Oh, I nearly forgot to mention that Ollie Reed gets bitten on the bollocks. That's one brave hisser. Mr. Reed also suffers the indignity of a really nondescript credit, and I say that as someone who (much like everyone else) has several mates called Dave.

Friday, 22 February 2013

The Devil At Longleat


‘Blue Blood’ is a bit like Pinter's ‘The Servant’ in its tale of a man overcoming his master, but with added sex, drugs and satanic ritual. Yes, it does sound good, doesn’t it?
Derek Jacobi plays Lord Gregory, an enormously rich nobleman living in a huge stately home in the country. The selfish and spoiled Lord does very little during the day apart from painting erotic murals but, in the evenings, he throws lavish parties and sleeps with as many women as he can. In true feudal style, he keeps a retinue of ladies onsite to provide him with sons although, rather dopily, as he is married, very few of the kids can count as legitimate heirs. He obviously  just likes having his peerage polished.
Behind every decadent Lord there is a psychotic, jealous servant with a big moustache, and here that role is played by force of nature Oliver Reed as head servant, Tom. Tom knows he is a better, stronger, more powerful and more deserving man than his master, and has decided to take the house, the possessions, the wife, the ‘wifelets’ and the life and freedom that Gregory takes for granted away from him, and Tom has no qualms whatsoever in achieving his goal.
I like Oliver Reed a lot, but he’s not at his best in this film. He has the dark, glowering physical presence required, of course, and he delivers some key speeches brilliantly, but he saddles himself with an exaggeratedly working class accent which makes his character sound ridiculous and comedic rather than manipulative and menacing and fatally damages what he’s trying to achieve. Director Andrew Sinclair should have told him but then he may very well have been scared to broach the subject lest Ollie go mental and start flashing his tattooed cock.   
An uneven, sometimes queasily psychedelic film, the production benefits enormously by being filmed at Longleat House, the ancestral seat of the Marquis of Bath, a place of opulence and isolation, a real place with the feel of a fantasy. The Marquis’ son and heir, Alexander Thynn, wrote the book the film is based on, and also serves as the model for the promiscuous but slightly pathetic Lord Gregory. Thynn inherited the title (and the house and safari park) in 1992, becoming known as ‘The Loins Of Longleat’ in the tabloids for his interesting love life and unconventional lifestyle - although, as far as I know, this did not include employing a mad, bullying butler. Oh well, his loss.

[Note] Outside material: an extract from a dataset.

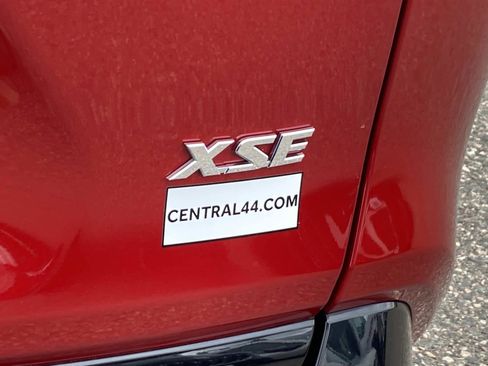 Used 2022 Toyota RAV4 XSE w/ Premium Package image 6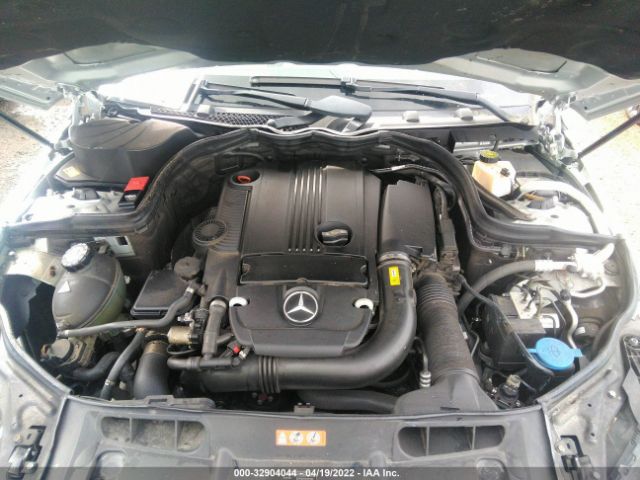 Photo 9 VIN: WDDGJ4HB4DG058205 - MERCEDES-BENZ C-CLASS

Thursday, 21 February 2013

Wednesday, 20 February 2013

This Is The Basic Idea



A short but chilling picture from 1972, in which the zenith of human progress apparently equates to a travelling salesman checking in to an anonymous motel, walking past a group of silent people in a fish bowl type restaurant, then entering a tiny room, throwing his briefcase onto the orange banquette and, totally ignoring the three channel telly, starting his nightly routine of getting very pissed, completely alone, before tearfully phoning his estranged wife or trying to have a wank.

He'll regret it in the morning, especially when he realises he's been sick into the electric trouser press.